*Task brief*
For each line below, return an exact copy.

(Stored entries)

···

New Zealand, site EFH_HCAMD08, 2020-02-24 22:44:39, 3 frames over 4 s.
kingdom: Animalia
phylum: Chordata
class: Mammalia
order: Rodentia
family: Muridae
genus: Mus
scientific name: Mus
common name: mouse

···

*Answer section*
New Zealand, site EFH_HCAMD08, 2020-02-24 22:44:39, 3 frames over 4 s.
kingdom: Animalia
phylum: Chordata
class: Mammalia
order: Rodentia
family: Muridae
genus: Mus
scientific name: Mus
common name: mouse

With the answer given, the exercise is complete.